▸ Исходный текст
★ ★ ★ ★ ★
Человек высшей пробы

Во вторую годовщину кончины отца Павла Адельгейма мы публикуем фрагменты из материалов выставки, которую в память о нем подготовило Преображенское братство

Отец Павел Адельгейм много писал о своих учителях, рассказывал о жизни в тюрьме, о том, как строил храм в Кагане под Бухарой (Средняя Азия). Многие знают о том, как в последние годы жизни он боролся за то, чтобы устав нашей церкви был действительно церковным. Сегодня мы хотели бы рассказать, что еще было в жизни отца Павла в 2000-е годы. 

В 2006 году отец Павел стал членом Попечительского совета Свято-Филаретовского православно-христианского института, а в 2008 году был приглашен к преподаванию в нем. Он читал курсы «Каноника и экклезиология», «Проблемы каноники и экклезиологии», «Введение в канонику», «Конфессиональное право».

Из интервью отца Павла Адельгейма

Когда я служил в деревне Писковичи под Псковом и в храме Жен-Мироносиц, нас навещали паломнические группы из Преображенского братства и Свято-Филаретовского института. Было приятно разговаривать с людьми, которые интересуются церковной жизнью. У нас оказались общие взгляды по многим вопросам. Возникли личные контакты. Я посещал институт, жил в атмосфере доброжелательности. Здесь нет официоза, у всех приветливые, улыбающиеся лица. Приятно и интересно бывать в такой среде. Предложение читать курс обрадовало вдвойне тем, что могу быть полезен.

С 1993 года вопросы о сущности церкви и образе жизни в ней обострились, и я обратился к экклезиологии и церковному праву. Хотелось понять истоки появления зла в церкви, когда внешние условия стали благоприятными для ее распространения. Я читал о. Николая Афанасьева, Вл. Лосского и других богословов, касавшихся церковных проблем. Личные проблемы определили направление моих интересов и побудили меня искать причины нынешнего неустройства РПЦ.

Жизнь заставила соприкоснуться с проблемой права. Меня посадили в тюрьму, пришлось писать протесты, разговаривать со следователями, выступать в суде. Проблемы права стали актуальны. Когда освободился, экклезиологические и канонические вопросы поставила приходская жизнь. Курс церковного права я изучал в духовной академии. Приглашение читать курс в СФИ открывало возможность заняться интересным делом.

К тому времени я уже написал «Догмат о Церкви» и статьи по экклезиологии и каноническому праву. Они не были плодом кабинетной работы. Это поиски ответа на вопросы, от которых некуда деться. Преподавание обязывает привести свои знания в систему. Процесс только начинается, и я надеюсь написать курс, интересный для слушателей.

О конференции «Равнина русская. Опыт духовного сопротивления» (2013)

Был на конференции Свято-Филаретовского института. Конференция посвящена духовному сопротивлению. Дни конференции были плотными и плодотворными. Проблема побуждала думать, а доклады были актуальными и стимулировали понимание.
★ ★ ★ ★ ★
[Записи с вопросами о сценах]
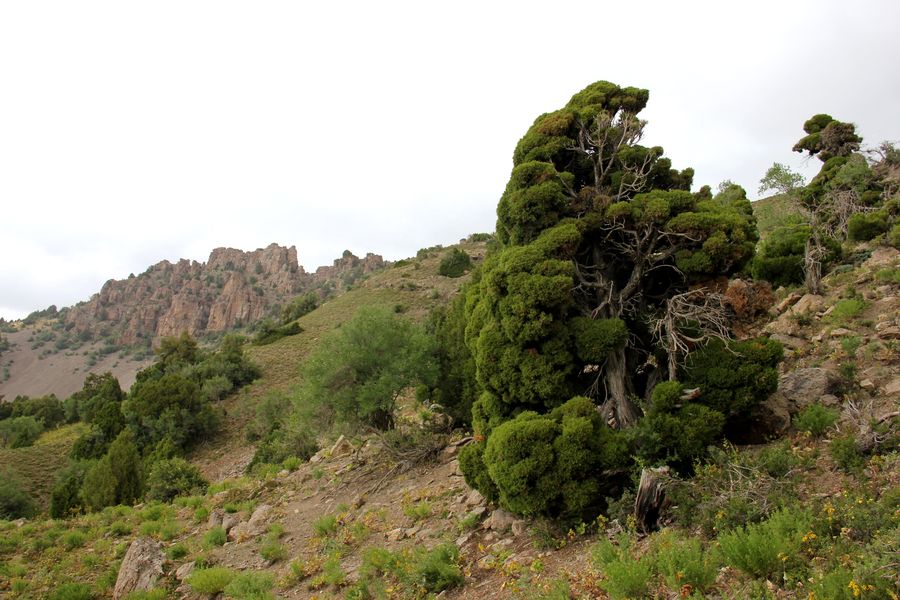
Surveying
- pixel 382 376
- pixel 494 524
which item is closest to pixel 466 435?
pixel 382 376

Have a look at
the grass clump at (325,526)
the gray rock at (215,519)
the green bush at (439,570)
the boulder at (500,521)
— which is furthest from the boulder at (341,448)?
the green bush at (439,570)

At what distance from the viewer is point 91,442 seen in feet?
89.0

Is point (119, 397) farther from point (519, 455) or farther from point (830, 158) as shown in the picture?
point (830, 158)

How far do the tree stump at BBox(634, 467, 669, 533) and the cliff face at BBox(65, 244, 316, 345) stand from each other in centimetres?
9626

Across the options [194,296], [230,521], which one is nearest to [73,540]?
[230,521]

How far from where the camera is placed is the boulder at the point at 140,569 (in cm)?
933

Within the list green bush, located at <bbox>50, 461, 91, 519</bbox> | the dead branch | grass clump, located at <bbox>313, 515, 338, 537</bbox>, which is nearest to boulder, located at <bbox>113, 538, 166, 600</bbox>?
grass clump, located at <bbox>313, 515, 338, 537</bbox>

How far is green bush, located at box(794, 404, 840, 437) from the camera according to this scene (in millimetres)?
7457

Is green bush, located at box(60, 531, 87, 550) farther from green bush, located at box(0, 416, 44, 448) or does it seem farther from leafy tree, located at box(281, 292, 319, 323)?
leafy tree, located at box(281, 292, 319, 323)

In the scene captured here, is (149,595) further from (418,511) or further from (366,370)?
(366,370)

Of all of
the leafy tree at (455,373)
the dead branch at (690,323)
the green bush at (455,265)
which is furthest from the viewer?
the green bush at (455,265)

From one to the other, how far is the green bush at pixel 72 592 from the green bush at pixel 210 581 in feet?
7.43

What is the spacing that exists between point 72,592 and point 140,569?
1127 millimetres

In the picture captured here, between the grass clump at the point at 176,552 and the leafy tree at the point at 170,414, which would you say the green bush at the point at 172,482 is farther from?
the grass clump at the point at 176,552
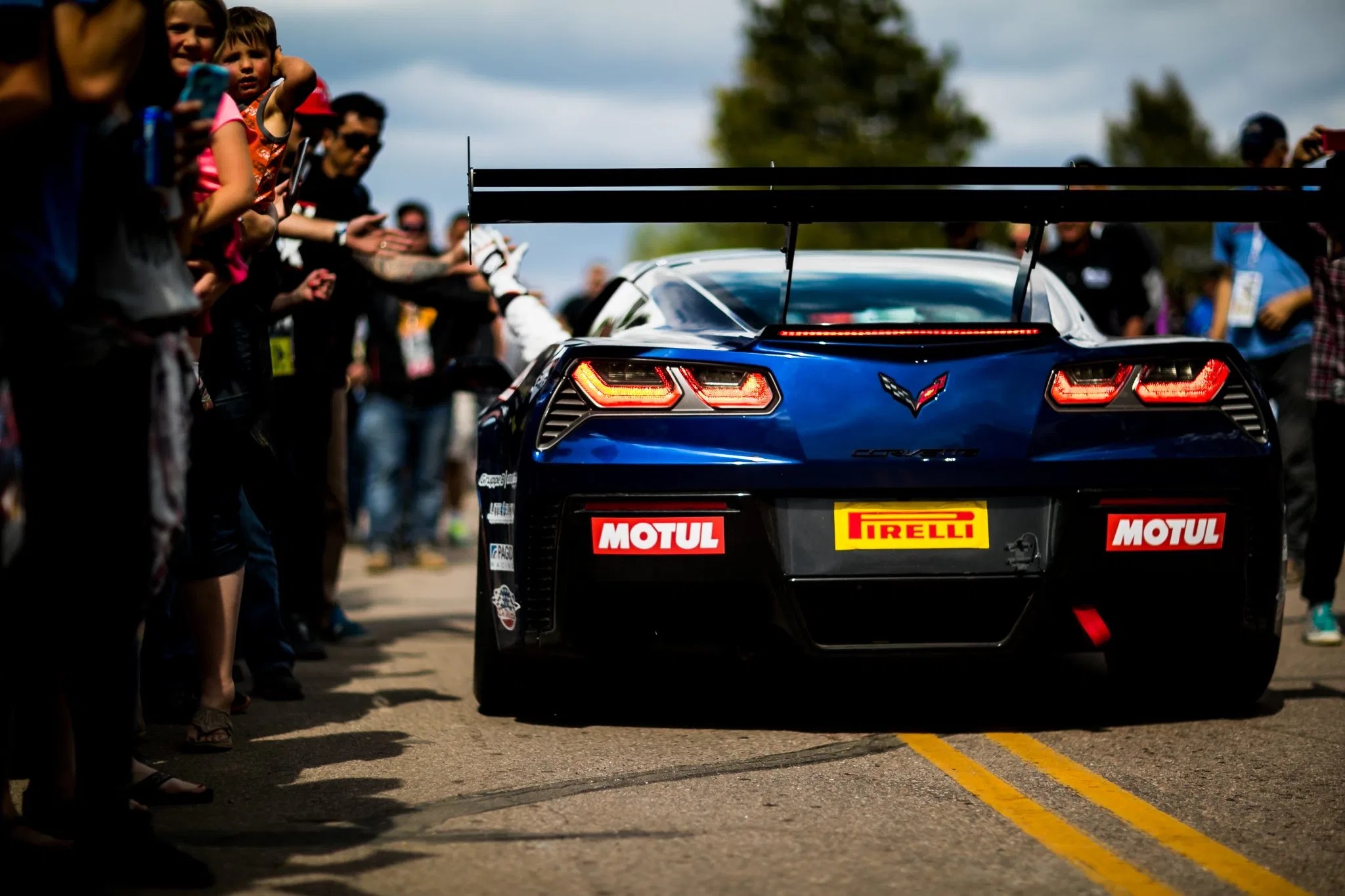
★ ★ ★ ★ ★
▸ Что сделать
Перепишите без изменений фрагмент текста об отце Павле Адельгейме: начните со слов «В 2006 году» и остановитесь после слов «могу быть полезен.».

▸ Результат
В 2006 году отец Павел стал членом Попечительского совета Свято-Филаретовского православно-христианского института, а в 2008 году был приглашен к преподаванию в нем. Он читал курсы «Каноника и экклезиология», «Проблемы каноники и экклезиологии», «Введение в канонику», «Конфессиональное право».

Из интервью отца Павла Адельгейма

Когда я служил в деревне Писковичи под Псковом и в храме Жен-Мироносиц, нас навещали паломнические группы из Преображенского братства и Свято-Филаретовского института. Было приятно разговаривать с людьми, которые интересуются церковной жизнью. У нас оказались общие взгляды по многим вопросам. Возникли личные контакты. Я посещал институт, жил в атмосфере доброжелательности. Здесь нет официоза, у всех приветливые, улыбающиеся лица. Приятно и интересно бывать в такой среде. Предложение читать курс обрадовало вдвойне тем, что могу быть полезен.